Ubuntu SSH Connection Refused Error Explained

When attempting to connect to an Ubuntu Linux machine via SSH, encountering a “connection refused” error indicates that your client successfully reached the destination IP address, but the target server actively rejected the connection attempt. This article explains the primary causes of this error—such as an inactive SSH service, firewall blocks, or incorrect port configurations—and provides straightforward troubleshooting steps to resolve the issue quickly.

Common Causes of SSH Connection Refused

The “connection refused” error is distinct from a “connection timed out” error. A timeout means the server did not respond at all (often due to network or routing issues), whereas a refusal means the server is online but refuses to accept the connection on the requested port.

Here are the most common reasons for this behavior and how to fix them.

1. The SSH Service is Not Running or Installed

By default, desktop versions of Ubuntu do not come with the SSH server pre-installed, and sometimes the service may simply be stopped on Ubuntu Server.
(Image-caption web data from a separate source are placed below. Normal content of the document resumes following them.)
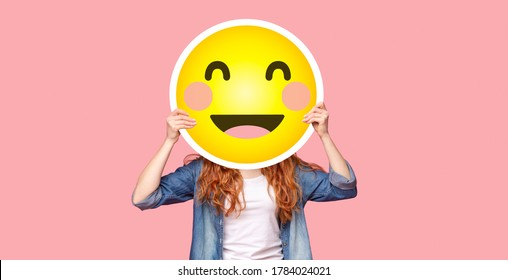 Redhead girl hiding her face behind happy emoji smile, posing over pink studio background, panorama with copy space
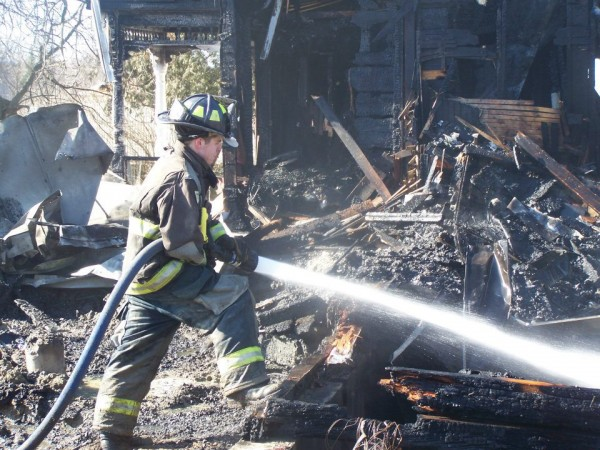 Forrest Mulheron of the Eddington Fire Department works a hose at 45 Rowell Road, the site of a Saturday morning farmhouse fire.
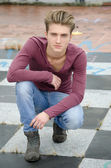 Attractive blue eyed, blond young man sitting on checkered floor — Stock Photo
How to check: Run the following command on the target Ubuntu machine to see if the SSH service is active:
```
sudo systemctl status ssh
```
How to fix: If the service is inactive, start it using:
```
sudo systemctl start ssh
```
If SSH is not installed at all, install it by running:
```
sudo apt update
sudo apt install openssh-server
```

2. SSH is Using a Non-Standard Port

By default, SSH traffic goes through port 22. If the Ubuntu server has been configured to use a different port for security reasons, attempting to connect via port 22 will result in a connection refused error.

How to check: Open the SSH configuration file on the server to verify the port:
```
grep "Port" /etc/ssh/sshd_config
```
How to fix: If the port is set to something other than 22 (for example, 2222), you must specify this port when connecting from your client:
```
ssh -p 2222 username@server_ip
```

3. Firewall Rules are Blocking the Connection

Even if the SSH service is running, the Ubuntu Uncomplicated Firewall (UFW) or an external cloud firewall (like AWS Security Groups) might be blocking incoming traffic on your SSH port.

How to check: Check the status of the local UFW firewall on the Ubuntu machine:
```
sudo ufw status
```
How to fix: If UFW is active and not allowing SSH, allow the traffic with:
```
sudo ufw allow ssh
```
Or, if you are using a custom port:
```
sudo ufw allow [custom_port]/tcp
```

4. IP Address Conflict or Incorrect IP

If you are attempting to connect to the wrong IP address, you might be targeting another machine on the network that does not have SSH enabled, resulting in a connection refusal.

How to check: Verify the IP address of the destination Ubuntu machine by running:
```
ip a
```
How to fix: Double-check the IP address in your SSH command to ensure you are targeting the correct machine.